Start of EXTRACT
The product complex CP5 obtains via TS6 with the energy barrier of 27.19 kcal/mol relative to the CR3 complex. In this pathway, SN2 reaction has occurred, in which the OH functional group comes from one side and the SH functional group goes out from the other side. In the structure of TS6, the bond O–C with a length of 1.826 Å is weakening and the bond S–C with a length of 2.10 Å is forming. This reaction has a large energy barrier among the other discussed first step bimolecular reactions. So, in the kinetic point of view, it is slower than the other, but thermodynamically it is favorable than the products of the paths R3a–R4. Therefore the back reaction is unfavorable kinetically. The reason may relate to the stability of radical electron in the SH group, corresponding to the electron cloud distribution. Other paths for the generation of CP5 are the paths R5b and R5c. Until CP3 formation is discussed above. This complex by surmounting on the energy barrier of 21.42 kcal/mol through TS8 converts to CP5. Eventually, in the last step of the R3a–R5c paths, the P3, P4, and P5 products are generated without passing through an energy barrier from the corresponding product complexes.

The production processes of P3 and P4 in standard conditions are endothermic according to the computed enthalpies 5.22 and 3.84 kcal/mol and nonspontaneous concerning to the calculated free energies 15.74 and 18.30 kcal/mol, respectively. The large unstability of P4 may relate to the production of atomic hydrogen. But, the production process of P5 is exothermic with \(\Delta H^{0}\) = − 6.98 kcal/mol and spontaneous with \(\Delta G^{0}\) = − 16.93 kcal/mol.

P6 (CH4 + OSH), P7 (SH2 + CH2OH) and P8 (H2O + H + CH2S) production pathways

The following paths are designated to create the products P6, P7, and P8

$$R \to CR1 \to TS3 \to CP3 \to TS7 \to CP6 \to P6$$
$$R \to CR1 \to TS5 \to CP3 \to TS7 \to CP6 \to P6$$
$$R \to CR1 \to TS3 \to CP3 \to TS8 \to CP5 \to TS9 \to CP7 \to P7$$
$$R \to CR1 \to TS5 \to CP3 \to TS8 \to CP5 \to TS9 \to CP7 \to P7$$
$$R \to CR3 \to TS6 \to CP5 \to TS9 \to CP7 \to P7$$
$$R \to CR1 \to TS1 \to CP1 \to TS10 \to P8$$

The R6a and R6b paths are two-step reactions and so are occurring among two transition states (TS3 and TS7 or TS5 and TS7). Until CP3 generation was discussed above. The low-level transition state, TS7, with 6.39 kcal/mol height is a barrier between the CP5 and CP7. Also, the IRC calculation shows the CP6 complex product is created from the related transition state TS7. Abstracted hydrogen in the structure of the saddle point 7 has a weak bond with O atom with a length of 1.80 Å and a bond with C atom with a length of 1.305 Å.
End of EXTRACT
WHAT IS BEING ASKED ▸
Print the passage on reaction pathways from "The R6a and" up to and including "length of 1.305 Å.".
Start of MATERIAL SHOWN
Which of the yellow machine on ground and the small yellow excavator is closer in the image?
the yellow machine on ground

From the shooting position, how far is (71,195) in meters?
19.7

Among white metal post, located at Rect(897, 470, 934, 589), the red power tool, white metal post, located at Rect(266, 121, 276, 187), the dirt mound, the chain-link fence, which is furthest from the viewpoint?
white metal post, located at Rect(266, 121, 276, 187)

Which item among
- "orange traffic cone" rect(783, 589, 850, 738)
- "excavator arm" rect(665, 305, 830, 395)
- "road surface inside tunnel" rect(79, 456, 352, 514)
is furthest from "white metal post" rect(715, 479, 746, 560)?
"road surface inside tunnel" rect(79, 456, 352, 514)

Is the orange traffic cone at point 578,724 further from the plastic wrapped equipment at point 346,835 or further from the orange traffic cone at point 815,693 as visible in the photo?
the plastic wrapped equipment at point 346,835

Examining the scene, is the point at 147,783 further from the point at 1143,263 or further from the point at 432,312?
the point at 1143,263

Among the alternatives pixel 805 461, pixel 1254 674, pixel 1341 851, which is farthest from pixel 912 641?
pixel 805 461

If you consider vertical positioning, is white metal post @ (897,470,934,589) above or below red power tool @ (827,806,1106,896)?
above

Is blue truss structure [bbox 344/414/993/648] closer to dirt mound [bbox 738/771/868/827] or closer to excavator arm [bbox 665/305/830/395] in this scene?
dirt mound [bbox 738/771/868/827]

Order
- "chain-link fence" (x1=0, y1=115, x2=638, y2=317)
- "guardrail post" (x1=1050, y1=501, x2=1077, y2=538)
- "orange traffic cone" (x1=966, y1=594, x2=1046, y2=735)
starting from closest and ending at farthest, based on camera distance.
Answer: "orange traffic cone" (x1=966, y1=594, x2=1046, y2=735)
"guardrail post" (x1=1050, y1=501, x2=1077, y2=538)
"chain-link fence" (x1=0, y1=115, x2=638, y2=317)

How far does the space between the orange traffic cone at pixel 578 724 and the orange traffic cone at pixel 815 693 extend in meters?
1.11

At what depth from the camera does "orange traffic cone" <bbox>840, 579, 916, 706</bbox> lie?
End of MATERIAL SHOWN
CORRECT RESULT ▸
The R6a and R6b paths are two-step reactions and so are occurring among two transition states (TS3 and TS7 or TS5 and TS7). Until CP3 generation was discussed above. The low-level transition state, TS7, with 6.39 kcal/mol height is a barrier between the CP5 and CP7. Also, the IRC calculation shows the CP6 complex product is created from the related transition state TS7. Abstracted hydrogen in the structure of the saddle point 7 has a weak bond with O atom with a length of 1.80 Å and a bond with C atom with a length of 1.305 Å.